I am testing my trained models to see how accurate they are at predicting the categories of the brand new images (not seen previously). I used the following code, but there are 2 issues with it: a) it shows just one category without % probabilities; b) it is set up to just test one image at a time:
My question is how can I test a bunch of brand new images and get the result with file names and percentage of probabilities for each of my 3 possible categories, i.e. the output should be as follows:
xxx.png - category A 98% category B 1.5% Category C 0.5%
ccc.png - category A 80% category B 10 % Category C 10%
Pred class will only have the class. If we follow the documentation for predictions here we can see that if we do:
img = data.train_ds[0][0]
learn.predict(img)
It will return: (Category 3, tensor(0), tensor([0.5275, 0.4725]))
So as we can see, in your case “outputs” will result in your raw probabilities. If you want multiple, generate a test dataset of your classes and add an .add_test() option for your dataset during databunch creation and run learn.get_preds(DatasetType.Test)
However also, if you add in a third class that was never trained on it will only try for two classes as you were never trained to search for three!

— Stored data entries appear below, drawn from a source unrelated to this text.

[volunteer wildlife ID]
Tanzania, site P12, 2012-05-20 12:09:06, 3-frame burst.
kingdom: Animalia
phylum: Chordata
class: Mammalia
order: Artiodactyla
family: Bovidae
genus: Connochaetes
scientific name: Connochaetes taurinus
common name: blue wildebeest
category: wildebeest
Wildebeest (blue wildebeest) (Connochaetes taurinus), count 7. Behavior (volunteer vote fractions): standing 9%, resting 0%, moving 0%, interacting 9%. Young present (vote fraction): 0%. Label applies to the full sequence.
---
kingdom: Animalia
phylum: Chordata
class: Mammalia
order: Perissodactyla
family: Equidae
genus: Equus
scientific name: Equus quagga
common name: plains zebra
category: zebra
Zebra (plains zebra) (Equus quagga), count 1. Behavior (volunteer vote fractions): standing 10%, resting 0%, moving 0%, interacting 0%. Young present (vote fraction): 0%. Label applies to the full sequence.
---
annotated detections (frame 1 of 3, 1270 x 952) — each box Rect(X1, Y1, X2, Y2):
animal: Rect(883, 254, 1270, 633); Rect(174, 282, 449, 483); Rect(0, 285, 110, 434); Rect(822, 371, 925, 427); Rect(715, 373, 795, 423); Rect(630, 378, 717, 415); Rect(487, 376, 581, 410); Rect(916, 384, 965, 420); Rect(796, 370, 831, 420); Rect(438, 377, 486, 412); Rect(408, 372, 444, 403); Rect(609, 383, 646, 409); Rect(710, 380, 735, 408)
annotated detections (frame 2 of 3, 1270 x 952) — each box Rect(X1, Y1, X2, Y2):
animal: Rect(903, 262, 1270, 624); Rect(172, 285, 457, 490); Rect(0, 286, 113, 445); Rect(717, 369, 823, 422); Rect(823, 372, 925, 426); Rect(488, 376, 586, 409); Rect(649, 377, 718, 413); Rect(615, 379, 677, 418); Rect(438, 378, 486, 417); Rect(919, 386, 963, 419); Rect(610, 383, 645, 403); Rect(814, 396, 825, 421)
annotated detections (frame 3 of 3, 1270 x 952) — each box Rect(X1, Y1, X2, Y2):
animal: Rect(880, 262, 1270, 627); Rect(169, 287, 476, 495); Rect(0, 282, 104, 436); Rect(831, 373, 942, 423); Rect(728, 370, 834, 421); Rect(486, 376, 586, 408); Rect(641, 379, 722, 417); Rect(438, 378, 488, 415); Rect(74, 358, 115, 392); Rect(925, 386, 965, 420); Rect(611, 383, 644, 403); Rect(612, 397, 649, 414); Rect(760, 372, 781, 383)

I have 3 classes, and the model was trained on all 3, the test files also have one of these 3 classes assigned to them by observers, I just want to test how good is my model in terms of generalizing on something that belongs to one of these 3 categories, but has not been seen before.
Also, I need this for potential model deployment, so adding test files to train and valid files is not exactly what I need, I think.
Got it! Here is the documentation for test sets, and there are examples in the course-v3 notebooks.
If you are doing for deployment, instead make an ImageList of your set of images you want to train on, and when you use load_learner for deployment, pass in that ImageList in.
ok, so basically to get results on test set, I will have to add test set to my training and validation sets when I am training my model? Something like we did in v 1 when we used to have 3 sets of data in folders? (i.e. train, valid, test?) But in this new version I think we just have all data and tell the model how to separate it, i.e. valid_pct=0.3, for example?
Sorry, I am terribly confused about all this. I need to test a bunch of new files to see how accurate my model is and after that, I need to figure the way so my users could upload a bunch of files and get results back.
Some time ago someone did a dog classification on render (it is gone now https://whatdog.onrender.com/), where you upload the file and get results back, for example:
Result = [(‘german_shepherd’, 0.29597368836402893), (‘border_terrier’, 0.0761934369802475), (‘rottweiler’, 0.04072378948330879)]
If you have a test set you want to examine during training yes. During production (post learn.export()) no, you will not. You can pass in a test set during deployment and the call to load_learner.
We still are in valid_pct as well, we are saying split our dataset into 30% validation. I have an example notebook that goes over what you describe here as well. The main bit of code you want is the following:
data = ImageList.from_folder(path)
learn = load_learner(path, export_file_name, test=data)
y, _ = learn.get_preds(DatasetType.Test)
y = torch.argmax(y, dim=1)
preds = [learn.data.classes[int(x)] for x in y]
A way to do this during training is when you make an image databunch you do .add_test(ImageList.from_folder(folder)) (this is assuming your test data is in one folder)
predictions= calculates something, but I get no results, nothing, empty space. I also tried the following:
y, _ = learn.get_preds(DatasetType.Test)
y = torch.argmax(y, dim=1)
preds = [learn.data.classes[int(x)] for x in y]
and it also returns nothing. I got no errors, just no results at all. What am I doing wrong here?
Another question is that the model was trained on normalized images, and when I predicted a single image, it was also normalized via:
data = ImageList.from_folder(path, classes, size=(100,180)).normalize(imagenet_stats)
but in this case when I get a bunch of images from the test folder, they are not normalized? Would it negatively affect the model performance on these not-normalized test images?